The performance of phaseless auxiliary-field quantum Monte Carlo on the ground state electronic energy of benzene

TL;DR

This paper evaluates the accuracy of phaseless auxiliary-field quantum Monte Carlo (ph-AFQMC) in calculating the ground state energy of benzene, demonstrating its effectiveness with simple trial wavefunctions and providing benchmark results.

Contribution

The study applies ph-AFQMC to benzene's ground state, comparing different trial wavefunctions and providing benchmark energies across basis sets, showcasing its accuracy and scalability.

Findings

ph-AFQMC+RHF deviates by -3.1(3) mE_h from consensus value

ph-AFQMC+CAS(6,6) deviates by -1.3(4) mE_h from consensus

Benchmark frozen core correlation energies provided for cc-pVTZ and cc-pVQZ

Abstract

The ground state electronic energy of benzene is the focus of a recent blind test by Eriksen and co-workers [arXiv:2008.02678]. In this note, we report the phaseless auxiliary-field quantum Monte Carlo (ph-AFQMC) results on the identical problem.
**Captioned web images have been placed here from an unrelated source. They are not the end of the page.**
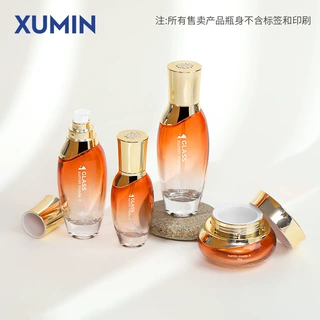 加工定制  韩风高瘦茶色渐变套装50g膏霜罐130ml按压乳液瓶玻璃瓶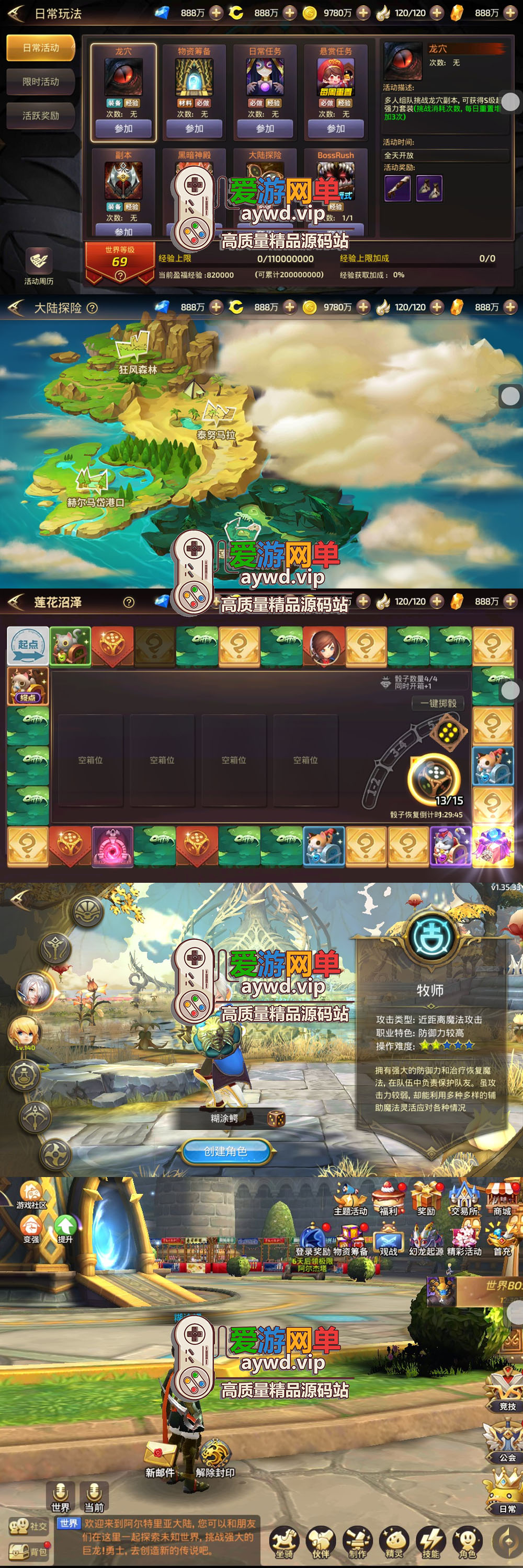 搜集内容【龙之谷符文龙二觉稳定版】linux手工外网端+架设视频教程+开服清档+授权GM后台+龙本全开+客户端插图1 搜集内容【龙之谷符文龙二觉稳定版】linux手工外网端+架设视频教程+开服清档+授权GM后台+龙本全开+客户端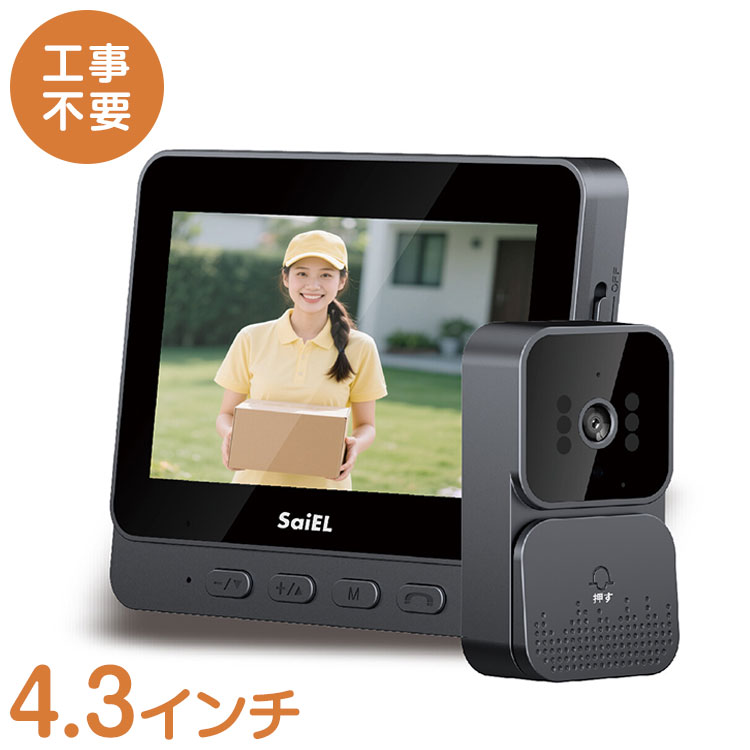 テレビドアホン 録画機能付き 最新 インターホン モニター付き 工事不要 防犯 安心 一人暮らし 家族 団地 アパート マンション 事務所 一軒家(代引不可)【送料無料】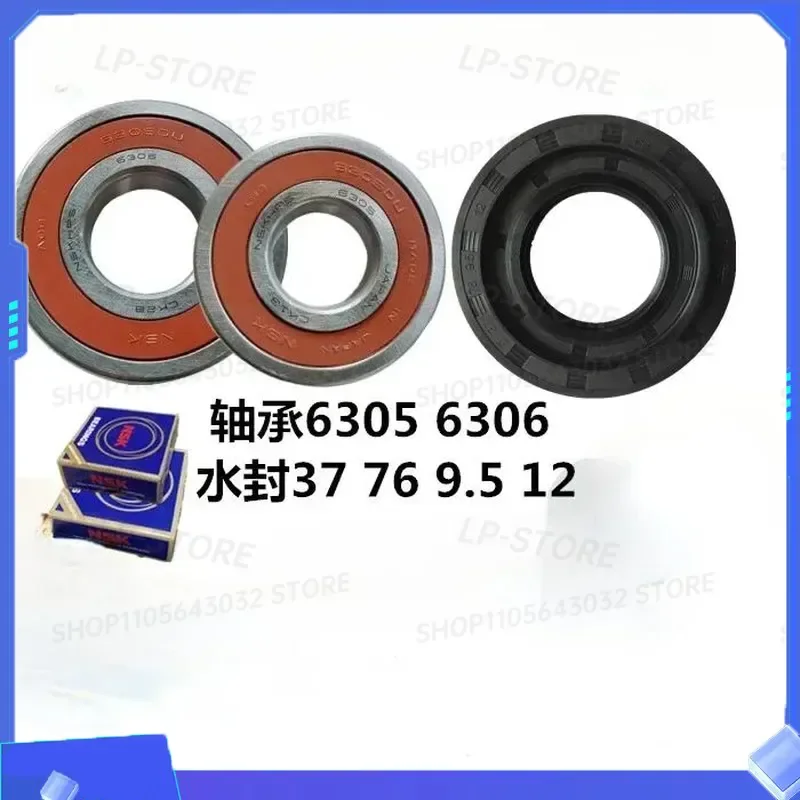 1 Set 37 76 9.5 12 for Drum Washing Machine for Water Seal Bearing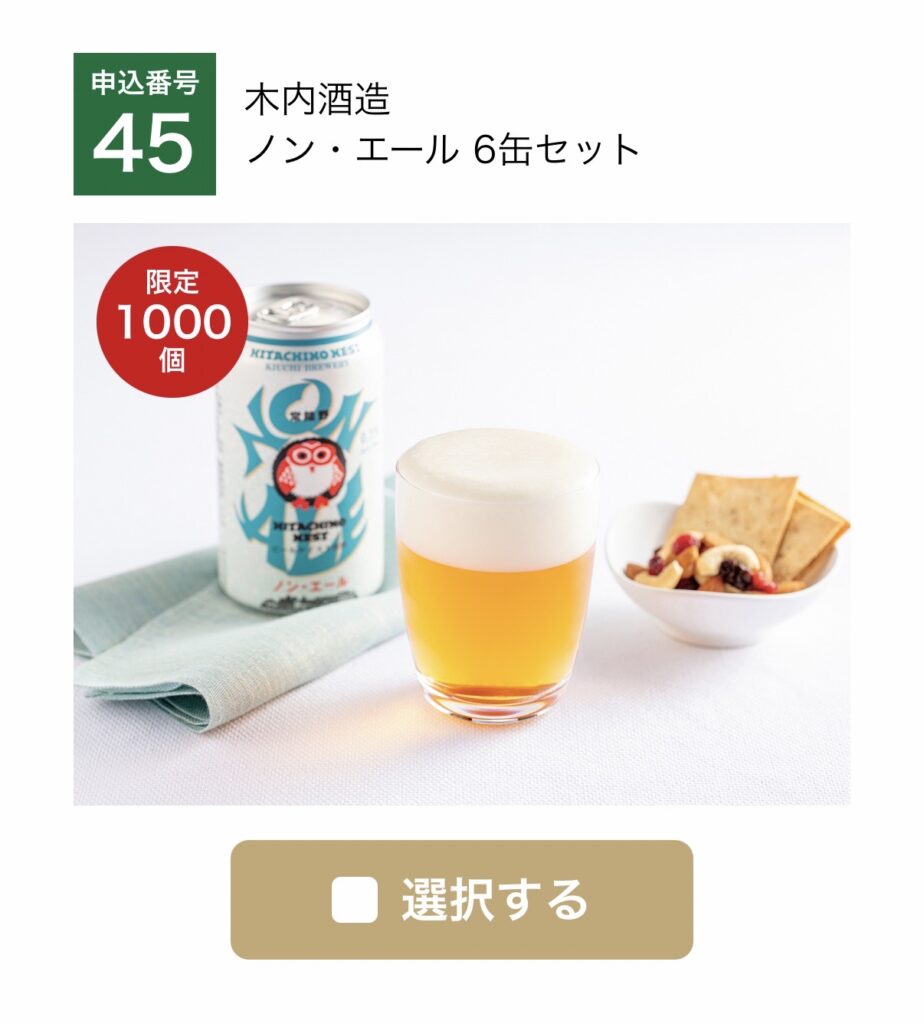 大和証券株主優待のWEB限定・数量限定商品「木内酒造 ノン・エール6缶セット」
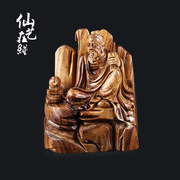 精品 厂家直供越南黄花梨木精雕1.14KG陆羽品茶工艺品摆件可订制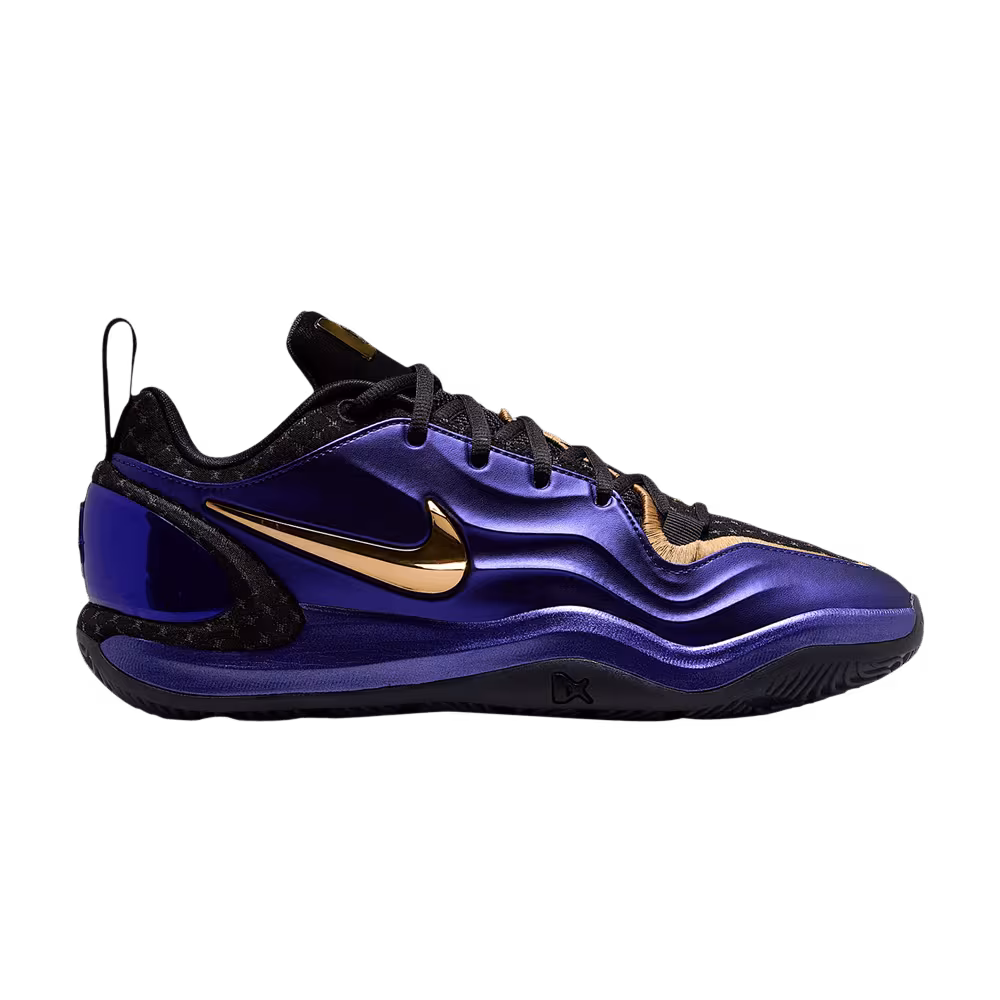 Nike A'Two Regency Purple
We examine trial wavefunctions of the spin-restricted Hartree-Fock (RHF), and complete active space self-consistent field (CASSCF) with an active space of 6-electron and 6-orbital (i.e., CAS(6,6)) form for the cc-pVDZ basis set. ph-AFQMC+RHF deviates from the value where many methods agreed on (i.e., -863 m$E_h$) by -3.1(3) m$E_h$ whereas ph-AFQMC+CAS(6,6) deviates from the same value by -1.3(4) m$E_h$. In addition to this, we report the frozen core correlation energy of ph-AFQMC+RHF in the cc-pVTZ and cc-pVQZ basis sets as well as their complete basis set limit. Our findings highlight the accuracy, flexibility, and scalability of ph-AFQMC with simple trial wavefunctions.